Desse modo, adota-se aqui a posição de Juarez Tavares, no sentido de que "a atribuição de responsabilidade pela culpa inconsciente viola a estrutura do injusto penal e é incompatível com uma conduta performática, a qual pressupõe que o agente tenha sempre a possibilidade de proceder a uma autocrítica de sua ação, até por ser uma ação dotada de vontade" e, portanto, "sem o pressuposto de que o fato fora conduzido conscientemente pelo sujeito, será impossível proceder-se a uma avaliação se ele atuou ou não com erro de proibição" [6].

Em seu decisionismo, a 6ª Turma do Superior Tribunal de Justiça (STJ) manteve condenação contra quatro acusados com base num juízo de probabilidade, despido de qualquer fundamento empírico, que para além de fazer a injustiça no caso concreto, a qual deve ser corrigida por quem tem a prerrogativa de acertar ou errar por último em nosso sistema constitucional, o Supremo Tribunal Federal (STF), sob pena de abrir perigoso precedente para futuras violações em casos análogos.

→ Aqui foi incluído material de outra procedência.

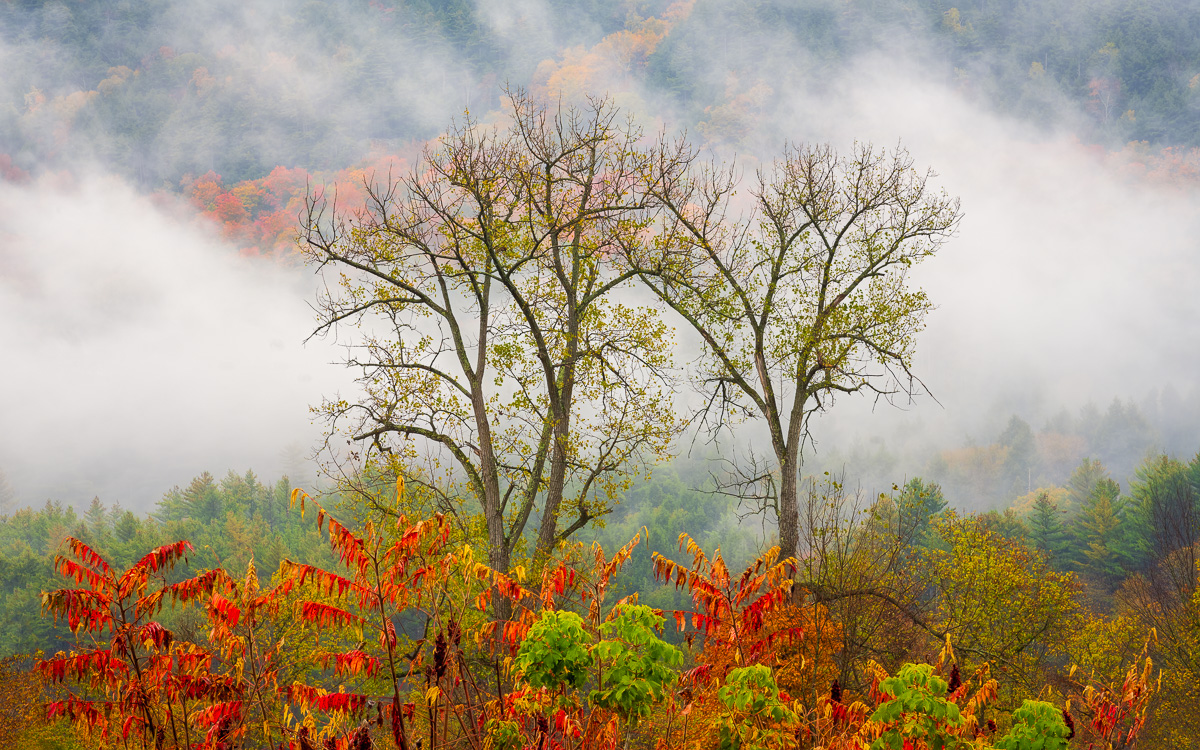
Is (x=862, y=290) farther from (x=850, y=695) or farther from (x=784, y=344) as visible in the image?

Isto posto, considerando que o artigo 19 do Código Penal só admite a punição pelo resultado mais grave quando o agente o houver causado ao menos culposamente, a melhor solução seria a eliminação da culpa inconsciente da definição legal de culpa, por ser meramente objetiva e incompatível com o princípio culpabilidade.

 


[1] ZAFFARONI, Eugenio Raúl; BATISTA, Nilo; ALAGIA, Alejandro; SLOKAR, Alejandro. Direito Penal Brasileiro – II, I. Rio de Janeiro: Revan, 2010, p. 340.

[2] CIRINO DOS SANTOS, Juarez. Direito Penal – Parte Geral, 6ª edição. Curitiba: ICPC Edições, 2014, p. 198.

[3] TAVARES, Juarez. Fundamentos de teoria do delito. 2ª edição. São Paulo: Tirant lo Blanch, 2020, p. 410.

[4] TAVARES, Juarez. Fundamentos de teoria do delito. 2ª edição. São Paulo: Tirant lo Blanch, 2020, p. 416.

[5] TAVARES, Juarez. Fundamentos de teoria do delito. 2ª edição. São Paulo: Tirant lo Blanch, 2020, p. 422.

[6] TAVARES, Juarez. Fundamentos de teoria do delito. 2ª edição. São Paulo: Tirant lo Blanch, 2020, p. 422.